De fait, en questionnant le rapport du citoyen à sa ville, la notion bouscule et transforme aussi l’action publique et le gouvernement de la cité.

Pour Cécile Diguet, directrice à l’Institut Paris Région, les communs sont même « en passe de devenir un outil de projet incontournable pour imaginer et renouveler une partie de la production urbaine, tout en apportant une réponse à des besoins sociaux insatisfaits ». Pour l’urbaniste chargée de conseiller les collectivités franciliennes sur l’aménagement du territoire, « les acteurs publics peuvent accompagner ces initiatives afin de les aider à dénouer les nœuds techniques. Cela suppose qu’ils acceptent de perdre un peu de contrôle, et de faire confiance aux citoyens souvent considérés comme porteurs d’intérêts particuliers. Or on voit bien aujourd’hui qu’ils sont aussi les garants de l’intérêt général ».

Partenariats public-commun

Quelle peut être la place de l’acteur public face à de telles initiatives ? Les chercheurs du LabGov (Laboratory for the Governance of the city as a Commons), basé en Italie et aux Etats-Unis, ont analysé comment des « partenariats public-commun » facilitent l’implication des citoyens. Barcelone, Madrid, Gand (Belgique) ou Montréal sont régulièrement citées en exemple.

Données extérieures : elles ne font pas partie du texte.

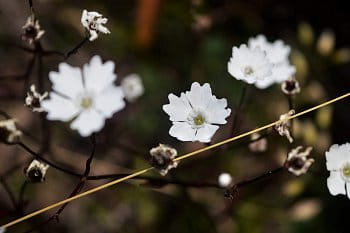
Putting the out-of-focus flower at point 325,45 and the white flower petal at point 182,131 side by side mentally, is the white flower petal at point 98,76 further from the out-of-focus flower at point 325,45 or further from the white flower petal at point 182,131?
the out-of-focus flower at point 325,45

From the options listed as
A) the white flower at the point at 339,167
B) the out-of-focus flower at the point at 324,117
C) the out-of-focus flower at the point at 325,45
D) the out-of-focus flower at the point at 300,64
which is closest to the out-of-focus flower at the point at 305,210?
the out-of-focus flower at the point at 324,117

Mais c’est sans doute dans les villes italiennes que le débat sur les communs a renouvelé le plus profondément l’action publique, après qu’en 2007 la commission Rodota [du nom de Stefano Rodota (1933-2017), parlementaire italien] a défini les « biens communs » comme « contribuant aux droits fondamentaux et au libre développement de la personnalité humaine ». A Bologne, un « règlement pour l’administration partagée des communs urbains » permet depuis 2014 aux habitants de candidater pour gérer un espace ou un bâtiment public, le projet étant évalué sur la base de l’intérêt général. La charte a donné lieu à près de 500 pactes tiers-lieux, boutiques solidaires… − impliquant environ 10 000 citoyens. Elle est aujourd’hui ratifiée par plus d’une centaine de communes italiennes.

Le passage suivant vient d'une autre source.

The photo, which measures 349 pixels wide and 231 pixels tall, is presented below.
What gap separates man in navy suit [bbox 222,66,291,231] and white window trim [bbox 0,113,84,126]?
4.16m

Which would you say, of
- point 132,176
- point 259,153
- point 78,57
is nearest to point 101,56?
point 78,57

Pour autant, l’articulation public-commun reste délicate et doit éviter deux écueils. L’implication citoyenne ne peut remplacer les institutions publiques, au risque de conduire à un désengagement de l’Etat social, par exemple par souci d’économie. « Tout dans la ville n’a pas vocation à devenir un commun », souligne l’urbaniste Cécile Diguet.

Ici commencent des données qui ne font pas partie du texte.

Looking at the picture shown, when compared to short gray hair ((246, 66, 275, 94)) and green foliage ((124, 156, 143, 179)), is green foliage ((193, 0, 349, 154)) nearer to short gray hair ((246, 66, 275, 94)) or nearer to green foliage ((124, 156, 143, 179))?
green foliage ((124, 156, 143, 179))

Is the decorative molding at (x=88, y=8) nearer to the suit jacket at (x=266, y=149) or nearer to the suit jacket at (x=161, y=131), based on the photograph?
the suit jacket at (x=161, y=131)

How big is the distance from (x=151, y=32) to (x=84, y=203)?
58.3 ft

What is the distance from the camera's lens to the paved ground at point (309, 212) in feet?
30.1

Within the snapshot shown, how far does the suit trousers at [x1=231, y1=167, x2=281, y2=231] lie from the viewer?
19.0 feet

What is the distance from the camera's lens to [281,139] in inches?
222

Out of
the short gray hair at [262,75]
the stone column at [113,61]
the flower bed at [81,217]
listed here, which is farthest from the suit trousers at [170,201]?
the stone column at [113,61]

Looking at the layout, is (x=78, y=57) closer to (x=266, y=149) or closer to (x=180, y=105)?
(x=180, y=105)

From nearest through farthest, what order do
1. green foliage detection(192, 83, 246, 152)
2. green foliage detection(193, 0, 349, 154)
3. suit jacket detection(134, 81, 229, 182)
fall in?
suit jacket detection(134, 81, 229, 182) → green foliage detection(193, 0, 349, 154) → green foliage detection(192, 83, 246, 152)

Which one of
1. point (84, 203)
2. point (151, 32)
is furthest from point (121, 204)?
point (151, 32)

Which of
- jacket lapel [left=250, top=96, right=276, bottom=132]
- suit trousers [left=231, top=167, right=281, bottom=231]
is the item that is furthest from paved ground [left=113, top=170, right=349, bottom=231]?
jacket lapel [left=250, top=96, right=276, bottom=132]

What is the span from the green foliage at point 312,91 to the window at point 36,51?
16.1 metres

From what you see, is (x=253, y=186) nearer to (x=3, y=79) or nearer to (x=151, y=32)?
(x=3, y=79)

Un autre écueil est la possible récupération de l’engagement citoyen à des fins de valorisation commerciale du territoire. Pour Claire Brossaud, c’est le cas dans certaines opérations d’urbanisme transitoire qui produisent à terme gentrification et plus-value foncière, lorsque des collectivités font appel à des acteurs sociaux et culturels pour occuper provisoirement des friches industrielles. « Un lieu ouvert n’est pas forcément un commun, affirme la sociologue. On peut se retrouver dans une situation de délégation de service public assez classique où l’occupation temporaire est un moyen de développer des affaires. C’est la gouvernance autogérée qui fait la différence. »

On le voit, loin d’être une solution clé en main aux crises contemporaines, le commun se construit pas à pas, et reste une notion complexe à mettre en œuvre, dans les villes comme ailleurs. Mais il y constitue aussi un terreau fertile pour y semer les graines d’une transition sociale, écologique et démocratique à l’échelle locale.